__DIRECTIONS__: Lay out the data from its start through the line containing "What is the difference between the values for voda" as a numbered list, leaving out any blank lines.

__MATERIAL FOR THIS TASK__:
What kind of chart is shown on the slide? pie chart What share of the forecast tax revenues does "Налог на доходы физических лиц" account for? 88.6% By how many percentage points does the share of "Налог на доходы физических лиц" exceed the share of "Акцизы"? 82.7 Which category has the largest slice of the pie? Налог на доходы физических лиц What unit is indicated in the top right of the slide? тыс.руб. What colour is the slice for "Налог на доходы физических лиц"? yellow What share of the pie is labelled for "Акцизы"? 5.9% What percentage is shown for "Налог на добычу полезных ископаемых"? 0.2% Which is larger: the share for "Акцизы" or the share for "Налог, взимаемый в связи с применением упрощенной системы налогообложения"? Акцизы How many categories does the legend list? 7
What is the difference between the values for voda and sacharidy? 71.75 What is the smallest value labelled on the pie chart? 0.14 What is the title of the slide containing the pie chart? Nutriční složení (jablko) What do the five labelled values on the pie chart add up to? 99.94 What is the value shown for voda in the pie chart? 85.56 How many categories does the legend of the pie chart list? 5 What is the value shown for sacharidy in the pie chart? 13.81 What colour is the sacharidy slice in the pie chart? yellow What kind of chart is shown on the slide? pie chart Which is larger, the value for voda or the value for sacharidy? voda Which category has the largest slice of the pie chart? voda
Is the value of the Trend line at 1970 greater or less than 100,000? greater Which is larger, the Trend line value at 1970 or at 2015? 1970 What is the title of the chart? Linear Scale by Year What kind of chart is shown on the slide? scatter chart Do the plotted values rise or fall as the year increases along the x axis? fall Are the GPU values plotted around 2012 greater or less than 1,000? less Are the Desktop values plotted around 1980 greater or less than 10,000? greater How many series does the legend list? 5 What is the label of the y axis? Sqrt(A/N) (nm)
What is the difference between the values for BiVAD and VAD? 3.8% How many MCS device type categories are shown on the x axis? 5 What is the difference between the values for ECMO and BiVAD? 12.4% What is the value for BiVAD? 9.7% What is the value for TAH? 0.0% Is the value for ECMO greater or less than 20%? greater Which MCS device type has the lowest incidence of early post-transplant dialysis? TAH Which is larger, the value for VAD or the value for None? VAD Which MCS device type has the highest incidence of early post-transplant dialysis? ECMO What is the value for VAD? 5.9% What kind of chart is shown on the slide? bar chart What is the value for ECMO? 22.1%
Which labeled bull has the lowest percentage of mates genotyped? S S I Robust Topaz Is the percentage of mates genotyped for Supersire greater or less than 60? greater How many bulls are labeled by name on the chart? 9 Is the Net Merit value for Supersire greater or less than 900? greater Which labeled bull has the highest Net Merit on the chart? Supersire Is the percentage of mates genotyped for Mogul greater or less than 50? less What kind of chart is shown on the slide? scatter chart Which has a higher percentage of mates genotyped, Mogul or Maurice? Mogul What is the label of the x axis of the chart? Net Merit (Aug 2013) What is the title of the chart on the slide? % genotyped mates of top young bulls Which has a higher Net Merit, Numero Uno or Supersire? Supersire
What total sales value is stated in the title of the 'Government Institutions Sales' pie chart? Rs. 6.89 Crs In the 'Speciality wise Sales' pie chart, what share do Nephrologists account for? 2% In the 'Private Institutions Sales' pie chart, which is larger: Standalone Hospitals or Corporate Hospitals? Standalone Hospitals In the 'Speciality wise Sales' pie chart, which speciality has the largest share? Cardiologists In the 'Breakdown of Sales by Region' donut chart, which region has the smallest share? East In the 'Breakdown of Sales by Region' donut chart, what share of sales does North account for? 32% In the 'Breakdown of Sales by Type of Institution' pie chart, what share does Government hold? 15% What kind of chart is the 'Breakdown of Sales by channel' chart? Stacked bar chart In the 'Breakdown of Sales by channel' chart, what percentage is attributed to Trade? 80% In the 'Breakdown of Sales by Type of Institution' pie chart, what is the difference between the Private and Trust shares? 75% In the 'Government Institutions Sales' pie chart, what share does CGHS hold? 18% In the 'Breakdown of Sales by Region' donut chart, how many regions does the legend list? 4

__WRITTEN RESPONSE__:
1. What kind of chart is shown on the slide? pie chart What share of the forecast tax revenues does "Налог на доходы физических лиц" account for? 88.6% By how many percentage points does the share of "Налог на доходы физических лиц" exceed the share of "Акцизы"? 82.7 Which category has the largest slice of the pie? Налог на доходы физических лиц What unit is indicated in the top right of the slide? тыс.руб. What colour is the slice for "Налог на доходы физических лиц"? yellow What share of the pie is labelled for "Акцизы"? 5.9% What percentage is shown for "Налог на добычу полезных ископаемых"? 0.2% Which is larger: the share for "Акцизы" or the share for "Налог, взимаемый в связи с применением упрощенной системы налогообложения"? Акцизы How many categories does the legend list? 7
2. What is the difference between the values for voda and sacharidy? 71.75 What is the smallest value labelled on the pie chart? 0.14 What is the title of the slide containing the pie chart? Nutriční složení (jablko) What do the five labelled values on the pie chart add up to? 99.94 What is the value shown for voda in the pie chart? 85.56 How many categories does the legend of the pie chart list? 5 What is the value shown for sacharidy in the pie chart? 13.81 What colour is the sacharidy slice in the pie chart? yellow What kind of chart is shown on the slide? pie chart Which is larger, the value for voda or the value for sacharidy? voda Which category has the largest slice of the pie chart? voda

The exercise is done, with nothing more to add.